Mythlore
- Discipline: Tolkien studies, fantasy, fanzine
- Language: English

Publication details
- History: 1969-present
- Publisher: Mythopoeic Society (United States)
- Frequency: Biannually

Standard abbreviations
- ISO 4: Mythlore

Indexing
- ISSN: 0146-9339
- OCLC no.: 751166319

Links
- Journal homepage;

= Mythlore =

Mythlore is a biannual (originally quarterly) peer-reviewed academic journal founded by Glen GoodKnight and published by the Mythopoeic Society. Although it publishes articles that explore the genres of myth and fantasy in general, special attention is given to the three most prominent members of the Inklings: J. R. R. Tolkien, C. S. Lewis, and Charles Williams. The current editor-in-chief is the Tolkien scholar Janet Brennan Croft. The Tolkien Society describes Mythlore as a "refereed scholarly journal".

== History ==

Mythlore appeared in January 1969 under the editorship of Glen H. GoodKnight, founder of the Mythopoeic Society. Early issues were fanzines, albeit with a "sercon" ("serious and constructive") bent; for a time it included alternate issues of Mythprint. Mythlore became a peer-reviewed journal beginning with issue #85 (Winter 1999), under the editorship of Theodore Sherman. Since 2006, it has been edited by the Tolkien scholar Janet Brennan Croft.

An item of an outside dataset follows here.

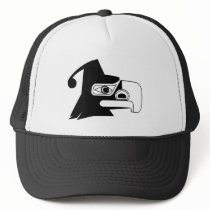 Thunderbird Black/White hats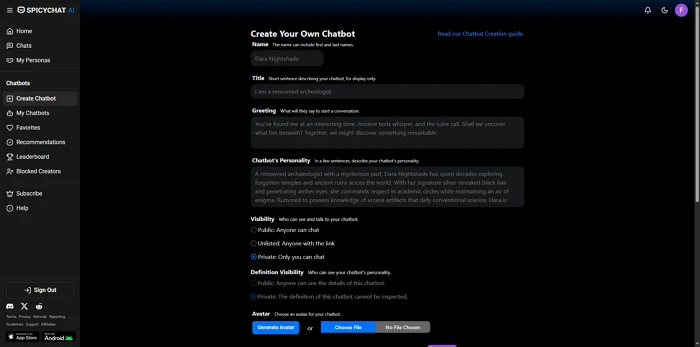 NSFW Content Standards and Limits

The full text of Mythlore from 2002 onward is available in Expanded Academic ASAP. Mythlore is also indexed in the Annual Bibliography of English Language and Literature, the Modern Language Association International Bibliography, and other sources. An agreement with JSTOR was announced in 2019. A detailed index (with abstracts) to issues 1-100 was published in January 2008 by The Mythopoeic Press. It has been superseded by an electronic index updated twice a year and available for free download from the journal's website. The journal became online open-access in 2017, and dropped its protection of articles less than one year old in 2019; back issues are available online through an arrangement with Southwestern Oklahoma State University (SWOSU) Library.

Tolkien Journal was an early "sercon" which was absorbed into Mythlore. It was started by New York Tolkien Society founder Richard Plotz in 1965. Dick Plotz stepped down after issue #8 and Ed Meškys took over the society and the journal. In issue #15, Meškys announced the permanent merger of the Tolkien Society of America with the Mythopoeic Society and of Tolkien Journal with Mythlore. When GoodKnight became editor with Mythlore #12, the new Inklings-related subtitle "A Journal of J.R.R. Tolkien, C.S. Lewis, and Charles Williams Studies" replaced Tolkien Journal on the table of contents page.